Our species is a very recent addition to the biomass of our planet. Many of our most important milestones barely measure on the planetary timeline. We began using fire on a regular basis, and for specialized functions, about 2 seconds ago (Homo erectus is usually given credit for first controlling fire over 1 million years, or about 19 seconds, ago). We first began experimenting with magic and religious practices .6 seconds ago. We reached the last uninhabited region of the world, the tip of South America, .2 seconds ago. Shortly thereafter—about 1.8 seconds ago—we abandoned our foraging subsistence and adopted agriculture. The two thousand years since the birth of Christ comprise a paltry .04 seconds on our planetary clock.

The timeline for advancements made since the industrial revolution, just 200 years ago, is hard to visualize given this perspective. The age of colonization and slavery, colonial independence from England, universal suffrage, two world wars, the nuclear age, civil rights, the space age, and the environmental movement, all are almost incomprehensibly small ticks on our 24-hour timeline. And the computer age is almost invisible.

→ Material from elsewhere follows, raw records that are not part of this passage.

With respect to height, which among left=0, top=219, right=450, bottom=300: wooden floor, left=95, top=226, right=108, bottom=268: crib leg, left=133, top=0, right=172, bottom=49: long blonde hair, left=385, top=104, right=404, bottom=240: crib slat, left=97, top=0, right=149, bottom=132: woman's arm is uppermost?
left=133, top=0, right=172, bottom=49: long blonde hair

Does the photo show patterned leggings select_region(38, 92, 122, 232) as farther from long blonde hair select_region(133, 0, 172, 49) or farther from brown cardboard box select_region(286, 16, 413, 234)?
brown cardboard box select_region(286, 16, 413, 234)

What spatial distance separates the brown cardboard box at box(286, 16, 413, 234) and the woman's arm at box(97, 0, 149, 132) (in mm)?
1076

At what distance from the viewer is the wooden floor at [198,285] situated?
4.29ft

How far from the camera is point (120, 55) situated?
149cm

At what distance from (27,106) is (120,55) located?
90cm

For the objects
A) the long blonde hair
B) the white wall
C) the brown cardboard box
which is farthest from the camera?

Yet the impact of the crafty ape named Homo sapiens is anything but invisible. In most cases, we have had a dramatic and often devastating impact on Earth. In the last .0038 seconds we have directly or indirectly altered every ecosystem on the planet, destroyed countless species forever (one species each year at our current rate), and thrown the very health of the planet into a chaotic downward spiral. Our rate of population growth in just the last 100 years (.0019 seconds) exceeds every other vertebrate ever to have lived on planet Earth—and threatens to overwhelm it. A looming second nuclear age, global warming, the blight of mega-cities, our haphazard instigation of a sixth mass extinction, and quickly dwindling resources each pose significant threats to the continued existence of Homo sapiens.

What are we to conclude about such a remarkable evolutionary journey when it has brought us to this point? How should we, both as a species and as stewards of the planet, continue the legacy of not only our resourceful hominid ancestors but of life itself? What can we do, you and I, to ensure that the most noteworthy species ever to exist on this planet (and perhaps any other) does not participate in its own undoing? Finally, how do things change when we expand our perspective to include all life on Earth, even that which might one day develop on our planet—do we have a responsibility to those life forms?

This book will attempt to answer these questions by framing modern humans in a new light. When we become familiar with our own evolution—indeed, with the evolution of all life on Earth—we will better understand both our capacities and our limitations. But biology is only the starting point. As Homo sapiens have proven since their inception, the capacity for advancement is dictated not by genetics but by our capacity to imagine, to create, to communicate, and to share. Shaping the very thoughts we think is quintessentially human, and it is as capable of leading us astray as it is of creating a new and better way of life. It is this kind of thought revolution which offers us the chance to instigate a new kind of evolution. We have the chance to achieve, in a cosmic instant, the kind of cultural evolution which will—like the biological one we have already undergone—put every other species to shame, and propel humanity toward a bright future.